The six-day period of work begins to work from the day the employee or employer learns of the incident that caused the rightful termination. The day of learning about the event is not counted, and the following working days are counted and the right to justify termination ends at the end of the sixth day.
If the employer is a legal entity, the termination of the six-day period begins on the day the competent authority learns. An inspector’s investigation into this issue does not start the process of discussing the incident with the disciplinary committee. On the day the event is referred to the person or board authorized to terminate it, it constitutes the beginning of a six-day period of work.
In any case, the period of one year begins from the day of the event.
26 of the Labor Law No. 4857. six working days and one-year periods provided for in the article are separately qualified. In other words, the right of termination must be exercised within six working days from the date of learning and one year from the date of the event. Even if one of the periods has passed, it eliminates the possibility of justified termination.
Even if the parties do not put forward due to the nature of the rights reduction period, the judge must consider resen.
A party exercising its right to terminate without notice after the periods specified in this article have passed shall be liable for severance pay if notice compensation and conditions have been formed, as it will be deemed to have unfairly violated the contract.
In a concrete dispute, it is fixed that the plaintiff called Muharrem, the supervisor with whom the defendant worked in the company, a “liar” and “asshole”, and that the employment contract was terminated for this reason.
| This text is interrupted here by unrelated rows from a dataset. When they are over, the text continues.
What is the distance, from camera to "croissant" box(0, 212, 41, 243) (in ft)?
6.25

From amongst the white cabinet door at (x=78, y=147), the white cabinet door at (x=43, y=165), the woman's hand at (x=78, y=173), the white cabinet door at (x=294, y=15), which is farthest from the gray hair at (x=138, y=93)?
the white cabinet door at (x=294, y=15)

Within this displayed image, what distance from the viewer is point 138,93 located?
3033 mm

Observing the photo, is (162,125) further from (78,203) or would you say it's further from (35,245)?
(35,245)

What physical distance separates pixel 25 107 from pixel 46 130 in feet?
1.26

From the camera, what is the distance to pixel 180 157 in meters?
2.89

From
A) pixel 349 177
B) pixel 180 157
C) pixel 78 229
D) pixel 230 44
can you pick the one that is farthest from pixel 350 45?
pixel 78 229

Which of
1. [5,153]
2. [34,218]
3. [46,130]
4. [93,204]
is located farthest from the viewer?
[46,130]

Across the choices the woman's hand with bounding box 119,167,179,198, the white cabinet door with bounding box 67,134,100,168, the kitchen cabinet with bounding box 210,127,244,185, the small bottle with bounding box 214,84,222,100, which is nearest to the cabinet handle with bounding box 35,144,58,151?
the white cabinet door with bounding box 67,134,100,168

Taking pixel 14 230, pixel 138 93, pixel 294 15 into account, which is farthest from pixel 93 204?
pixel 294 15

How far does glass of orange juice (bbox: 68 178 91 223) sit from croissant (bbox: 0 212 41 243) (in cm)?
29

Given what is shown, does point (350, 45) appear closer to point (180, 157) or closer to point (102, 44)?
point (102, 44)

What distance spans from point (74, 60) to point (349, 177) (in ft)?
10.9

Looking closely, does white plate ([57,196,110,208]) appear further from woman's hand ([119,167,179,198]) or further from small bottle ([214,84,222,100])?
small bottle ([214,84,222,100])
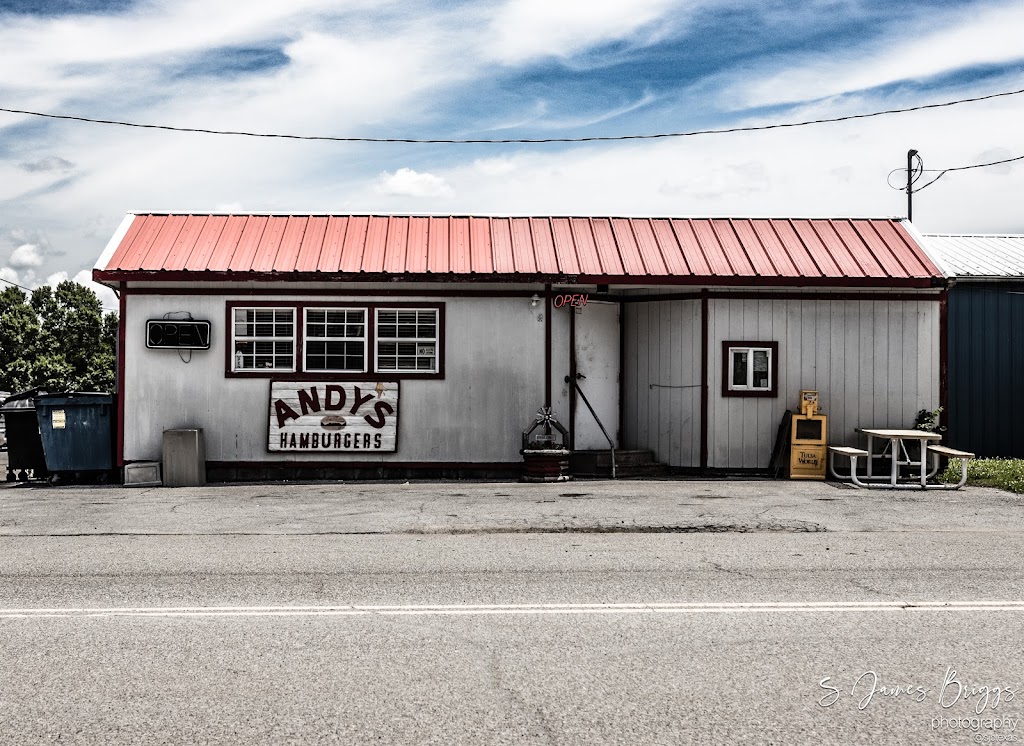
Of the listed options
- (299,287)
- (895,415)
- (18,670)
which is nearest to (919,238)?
(895,415)

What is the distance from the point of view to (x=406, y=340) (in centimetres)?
1569

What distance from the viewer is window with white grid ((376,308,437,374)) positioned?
15.7 meters

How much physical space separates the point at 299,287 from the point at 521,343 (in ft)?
11.7

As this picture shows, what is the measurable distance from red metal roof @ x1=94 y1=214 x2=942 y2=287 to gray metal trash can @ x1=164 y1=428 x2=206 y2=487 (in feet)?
8.05

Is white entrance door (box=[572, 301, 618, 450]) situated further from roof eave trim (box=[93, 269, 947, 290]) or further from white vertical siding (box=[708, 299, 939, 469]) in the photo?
white vertical siding (box=[708, 299, 939, 469])

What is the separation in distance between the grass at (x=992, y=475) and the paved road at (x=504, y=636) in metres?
4.71

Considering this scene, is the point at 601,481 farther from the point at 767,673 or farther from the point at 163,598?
the point at 767,673

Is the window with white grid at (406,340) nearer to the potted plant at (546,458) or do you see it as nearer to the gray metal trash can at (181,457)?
the potted plant at (546,458)

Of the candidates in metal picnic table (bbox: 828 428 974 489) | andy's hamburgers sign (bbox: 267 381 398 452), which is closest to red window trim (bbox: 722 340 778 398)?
metal picnic table (bbox: 828 428 974 489)

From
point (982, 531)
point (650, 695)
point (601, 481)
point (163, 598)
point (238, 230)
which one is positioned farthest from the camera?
point (238, 230)

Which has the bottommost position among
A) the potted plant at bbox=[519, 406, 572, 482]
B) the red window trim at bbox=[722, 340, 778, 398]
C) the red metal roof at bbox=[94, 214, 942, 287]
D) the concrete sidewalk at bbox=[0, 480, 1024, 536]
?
the concrete sidewalk at bbox=[0, 480, 1024, 536]

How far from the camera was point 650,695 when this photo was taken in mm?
4797

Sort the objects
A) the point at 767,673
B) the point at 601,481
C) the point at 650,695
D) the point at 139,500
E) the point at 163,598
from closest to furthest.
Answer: the point at 650,695 < the point at 767,673 < the point at 163,598 < the point at 139,500 < the point at 601,481

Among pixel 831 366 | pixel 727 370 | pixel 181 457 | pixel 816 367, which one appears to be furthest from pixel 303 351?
pixel 831 366
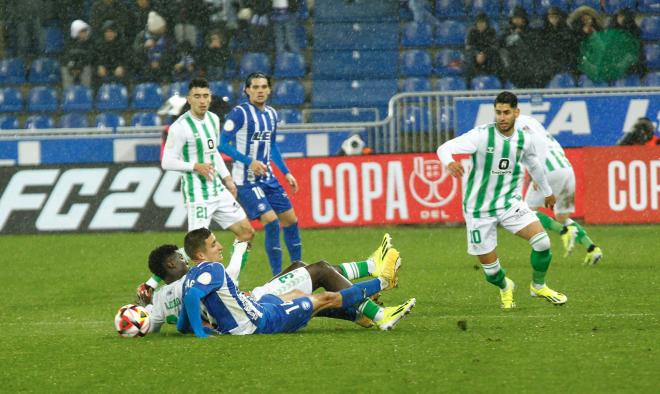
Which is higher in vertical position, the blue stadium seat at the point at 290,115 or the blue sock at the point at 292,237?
the blue stadium seat at the point at 290,115

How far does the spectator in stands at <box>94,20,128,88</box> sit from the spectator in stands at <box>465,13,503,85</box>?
6376 mm

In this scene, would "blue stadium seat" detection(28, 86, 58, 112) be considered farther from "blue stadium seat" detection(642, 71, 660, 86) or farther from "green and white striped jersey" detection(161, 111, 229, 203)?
"green and white striped jersey" detection(161, 111, 229, 203)

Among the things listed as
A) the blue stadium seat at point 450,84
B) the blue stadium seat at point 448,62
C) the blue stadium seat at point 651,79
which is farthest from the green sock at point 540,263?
the blue stadium seat at point 448,62

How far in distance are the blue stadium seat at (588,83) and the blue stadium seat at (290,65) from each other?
5163 mm

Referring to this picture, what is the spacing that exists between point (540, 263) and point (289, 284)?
2.40 m

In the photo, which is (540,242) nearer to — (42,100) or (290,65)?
(290,65)

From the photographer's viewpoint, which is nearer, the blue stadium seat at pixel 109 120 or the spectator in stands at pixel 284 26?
the blue stadium seat at pixel 109 120

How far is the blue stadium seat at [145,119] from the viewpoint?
75.3 ft

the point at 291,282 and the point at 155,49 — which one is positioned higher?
the point at 155,49

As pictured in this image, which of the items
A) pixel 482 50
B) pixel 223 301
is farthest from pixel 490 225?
pixel 482 50

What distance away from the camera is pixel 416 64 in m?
23.4

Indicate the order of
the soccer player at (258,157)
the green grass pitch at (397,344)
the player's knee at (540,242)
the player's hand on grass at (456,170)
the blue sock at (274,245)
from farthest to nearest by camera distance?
1. the blue sock at (274,245)
2. the soccer player at (258,157)
3. the player's knee at (540,242)
4. the player's hand on grass at (456,170)
5. the green grass pitch at (397,344)

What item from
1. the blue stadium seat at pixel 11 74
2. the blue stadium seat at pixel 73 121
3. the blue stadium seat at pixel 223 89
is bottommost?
the blue stadium seat at pixel 73 121

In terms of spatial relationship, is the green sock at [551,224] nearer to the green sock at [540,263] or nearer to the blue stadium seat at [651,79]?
the green sock at [540,263]
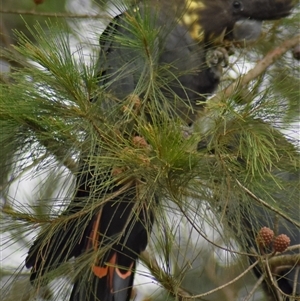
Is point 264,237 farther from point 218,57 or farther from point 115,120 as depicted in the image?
point 218,57

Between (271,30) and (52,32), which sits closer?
(52,32)

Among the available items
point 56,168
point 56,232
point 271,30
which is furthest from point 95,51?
point 271,30

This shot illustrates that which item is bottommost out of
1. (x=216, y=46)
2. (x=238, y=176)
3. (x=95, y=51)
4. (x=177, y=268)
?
(x=177, y=268)

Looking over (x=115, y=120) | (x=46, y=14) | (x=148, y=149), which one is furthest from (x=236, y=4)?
(x=148, y=149)

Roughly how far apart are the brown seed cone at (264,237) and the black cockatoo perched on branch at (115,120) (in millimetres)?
194

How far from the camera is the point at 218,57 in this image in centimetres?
187

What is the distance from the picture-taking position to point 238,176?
49.0 inches

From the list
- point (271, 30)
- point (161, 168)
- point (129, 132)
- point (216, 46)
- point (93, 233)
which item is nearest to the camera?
point (161, 168)

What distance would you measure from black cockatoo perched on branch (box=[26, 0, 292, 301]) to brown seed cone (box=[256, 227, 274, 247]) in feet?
0.64

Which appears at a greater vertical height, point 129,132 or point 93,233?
point 129,132

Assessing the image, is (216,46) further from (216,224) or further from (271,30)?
(216,224)

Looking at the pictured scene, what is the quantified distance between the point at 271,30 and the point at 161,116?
38.3 inches

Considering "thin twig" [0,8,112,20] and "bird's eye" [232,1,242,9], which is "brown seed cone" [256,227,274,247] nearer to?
"thin twig" [0,8,112,20]

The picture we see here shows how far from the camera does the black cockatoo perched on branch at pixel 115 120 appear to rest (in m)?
1.30
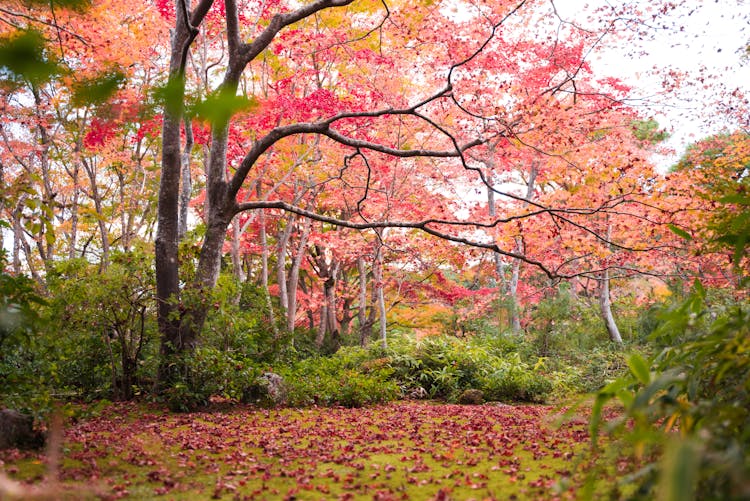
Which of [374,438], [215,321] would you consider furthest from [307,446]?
[215,321]

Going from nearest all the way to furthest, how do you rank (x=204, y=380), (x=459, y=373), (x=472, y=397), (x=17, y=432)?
(x=17, y=432)
(x=204, y=380)
(x=472, y=397)
(x=459, y=373)

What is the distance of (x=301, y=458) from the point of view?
3.73m

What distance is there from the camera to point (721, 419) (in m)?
1.84

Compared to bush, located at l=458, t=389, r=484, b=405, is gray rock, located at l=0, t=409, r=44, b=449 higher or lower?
higher

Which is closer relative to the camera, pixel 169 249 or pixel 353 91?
pixel 169 249

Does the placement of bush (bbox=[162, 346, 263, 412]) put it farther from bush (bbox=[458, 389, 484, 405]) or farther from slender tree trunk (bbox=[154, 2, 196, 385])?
bush (bbox=[458, 389, 484, 405])

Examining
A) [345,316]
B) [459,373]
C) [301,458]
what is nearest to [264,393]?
[301,458]

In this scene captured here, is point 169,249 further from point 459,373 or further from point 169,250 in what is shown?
point 459,373

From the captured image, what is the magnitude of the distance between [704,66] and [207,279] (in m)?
9.08

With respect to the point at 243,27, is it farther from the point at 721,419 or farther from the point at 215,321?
the point at 721,419

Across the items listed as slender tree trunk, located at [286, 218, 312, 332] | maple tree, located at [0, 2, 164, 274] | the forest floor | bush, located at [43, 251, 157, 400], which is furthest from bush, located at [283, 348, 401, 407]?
slender tree trunk, located at [286, 218, 312, 332]

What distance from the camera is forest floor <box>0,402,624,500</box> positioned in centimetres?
283

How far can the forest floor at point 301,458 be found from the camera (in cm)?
283

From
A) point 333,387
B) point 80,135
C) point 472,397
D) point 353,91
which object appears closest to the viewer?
point 333,387
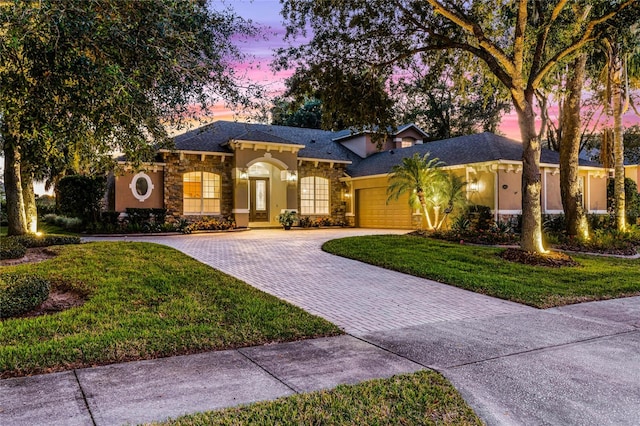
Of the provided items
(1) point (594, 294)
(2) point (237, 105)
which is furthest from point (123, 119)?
(1) point (594, 294)

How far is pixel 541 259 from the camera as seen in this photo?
10953 millimetres

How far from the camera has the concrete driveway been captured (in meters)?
3.46

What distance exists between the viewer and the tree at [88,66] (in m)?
4.30

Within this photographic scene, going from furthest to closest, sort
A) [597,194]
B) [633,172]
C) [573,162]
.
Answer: [633,172], [597,194], [573,162]

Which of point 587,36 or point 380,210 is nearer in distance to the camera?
point 587,36

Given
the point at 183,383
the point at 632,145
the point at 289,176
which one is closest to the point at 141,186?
the point at 289,176

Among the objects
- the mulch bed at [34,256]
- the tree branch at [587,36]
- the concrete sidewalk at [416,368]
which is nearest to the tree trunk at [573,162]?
the tree branch at [587,36]

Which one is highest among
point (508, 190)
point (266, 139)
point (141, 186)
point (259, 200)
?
→ point (266, 139)

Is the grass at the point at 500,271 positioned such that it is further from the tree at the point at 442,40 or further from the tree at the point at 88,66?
the tree at the point at 88,66

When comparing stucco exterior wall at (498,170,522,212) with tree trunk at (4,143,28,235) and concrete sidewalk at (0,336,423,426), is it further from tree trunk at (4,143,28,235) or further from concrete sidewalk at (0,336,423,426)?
tree trunk at (4,143,28,235)

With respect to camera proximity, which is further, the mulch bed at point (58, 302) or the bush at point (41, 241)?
the bush at point (41, 241)

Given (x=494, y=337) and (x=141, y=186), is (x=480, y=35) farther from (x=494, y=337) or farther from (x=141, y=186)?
(x=141, y=186)

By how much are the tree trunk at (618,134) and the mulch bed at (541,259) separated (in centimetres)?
595

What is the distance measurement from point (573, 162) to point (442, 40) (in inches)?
249
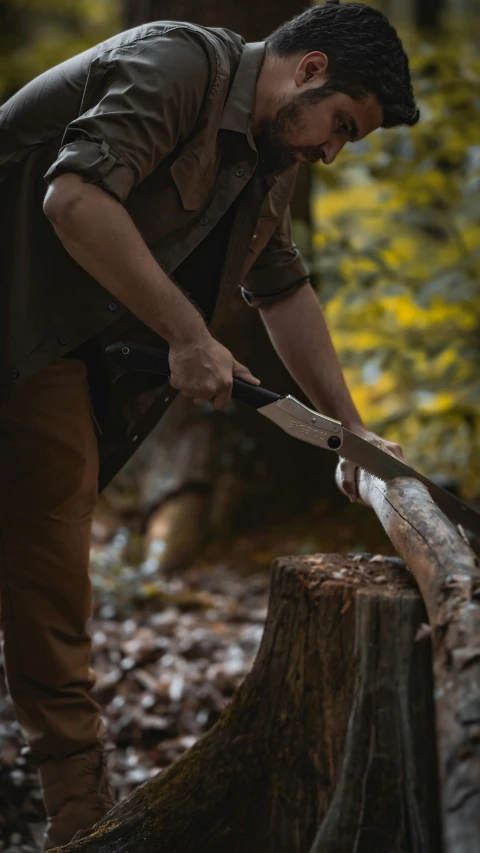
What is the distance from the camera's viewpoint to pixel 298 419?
2197mm

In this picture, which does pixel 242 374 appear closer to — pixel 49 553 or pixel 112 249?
pixel 112 249

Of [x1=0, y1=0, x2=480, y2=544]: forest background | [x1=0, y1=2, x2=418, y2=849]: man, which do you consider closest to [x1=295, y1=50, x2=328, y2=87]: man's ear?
[x1=0, y1=2, x2=418, y2=849]: man

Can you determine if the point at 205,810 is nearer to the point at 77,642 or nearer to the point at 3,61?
the point at 77,642

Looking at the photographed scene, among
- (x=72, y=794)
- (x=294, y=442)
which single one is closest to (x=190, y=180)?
(x=72, y=794)

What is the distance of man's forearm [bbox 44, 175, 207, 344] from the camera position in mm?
1873

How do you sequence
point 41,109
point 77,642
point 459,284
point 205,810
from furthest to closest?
point 459,284 < point 77,642 < point 41,109 < point 205,810

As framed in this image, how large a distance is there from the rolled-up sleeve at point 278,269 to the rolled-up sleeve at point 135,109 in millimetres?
705

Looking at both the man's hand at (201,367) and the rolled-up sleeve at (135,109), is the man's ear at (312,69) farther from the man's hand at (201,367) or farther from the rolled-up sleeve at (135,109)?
the man's hand at (201,367)

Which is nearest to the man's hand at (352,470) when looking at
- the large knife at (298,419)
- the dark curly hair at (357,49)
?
the large knife at (298,419)

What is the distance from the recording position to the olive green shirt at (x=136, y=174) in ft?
6.68

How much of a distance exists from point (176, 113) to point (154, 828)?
1717 mm

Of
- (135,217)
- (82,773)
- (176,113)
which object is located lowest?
(82,773)

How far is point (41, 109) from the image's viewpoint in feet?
7.14

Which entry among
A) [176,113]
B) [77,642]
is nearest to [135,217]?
[176,113]
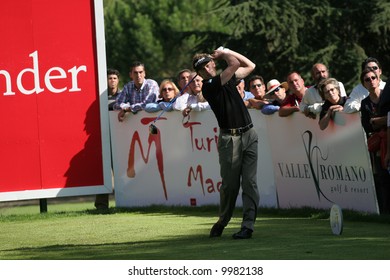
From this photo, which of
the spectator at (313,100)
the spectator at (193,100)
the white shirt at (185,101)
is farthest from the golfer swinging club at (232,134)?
the white shirt at (185,101)

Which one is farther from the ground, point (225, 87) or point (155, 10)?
point (155, 10)

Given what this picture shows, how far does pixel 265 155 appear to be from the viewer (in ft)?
59.0

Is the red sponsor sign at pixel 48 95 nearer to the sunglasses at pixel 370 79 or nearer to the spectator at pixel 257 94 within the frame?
the spectator at pixel 257 94

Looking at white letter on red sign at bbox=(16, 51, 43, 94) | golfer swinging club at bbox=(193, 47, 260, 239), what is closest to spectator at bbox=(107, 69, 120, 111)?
white letter on red sign at bbox=(16, 51, 43, 94)

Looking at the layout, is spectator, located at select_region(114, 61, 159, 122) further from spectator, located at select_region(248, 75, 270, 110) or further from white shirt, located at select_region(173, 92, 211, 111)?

A termination of an employer’s employee is justified because of these words that are offensive to another employee. It is also clear that the definition of ”decency” is used for insulting purposes among the public.
In the context of this determination, the acceptance of severance and notice compensation claims on the grounds that the court’s definition of ”asshole” is not an insult based on the mere dictionary meaning is erroneous, but it is necessary to first clarify whether the defendant employer’s termination authority was used within the 6-day Rights reduction period provided for by Article 26 of law 4857.
From the contents of the file; basis of termination the event occurred on 26.05.2014, the plaintiff’s defense was taken on the same day and he accepted the actions subject to termination here, while the defendant employer’s termination notice was sent on 13.06.2014 and his exit from work was again shown in the records as the date 13.06.2014.
The purpose of the court in this case that need to be made by the competent authority and accordingly investigate the learning of the history of business, termination of the authority within the statutory period to determine whether it is using to be clarified, according to the results, if used within the period of severance pay in the acceptance or denial of a considerable number of power if not used within the period of salt to dissolve decided upon the adoption on the grounds that it consists of.
As a result, the conclusion of a misleading assessment based on incomplete research required distortion.
It was unanimously decided on 15.09.2020 to overturn the appeal decision for the reason written above and to return the advance appeal fee to the interested party upon request.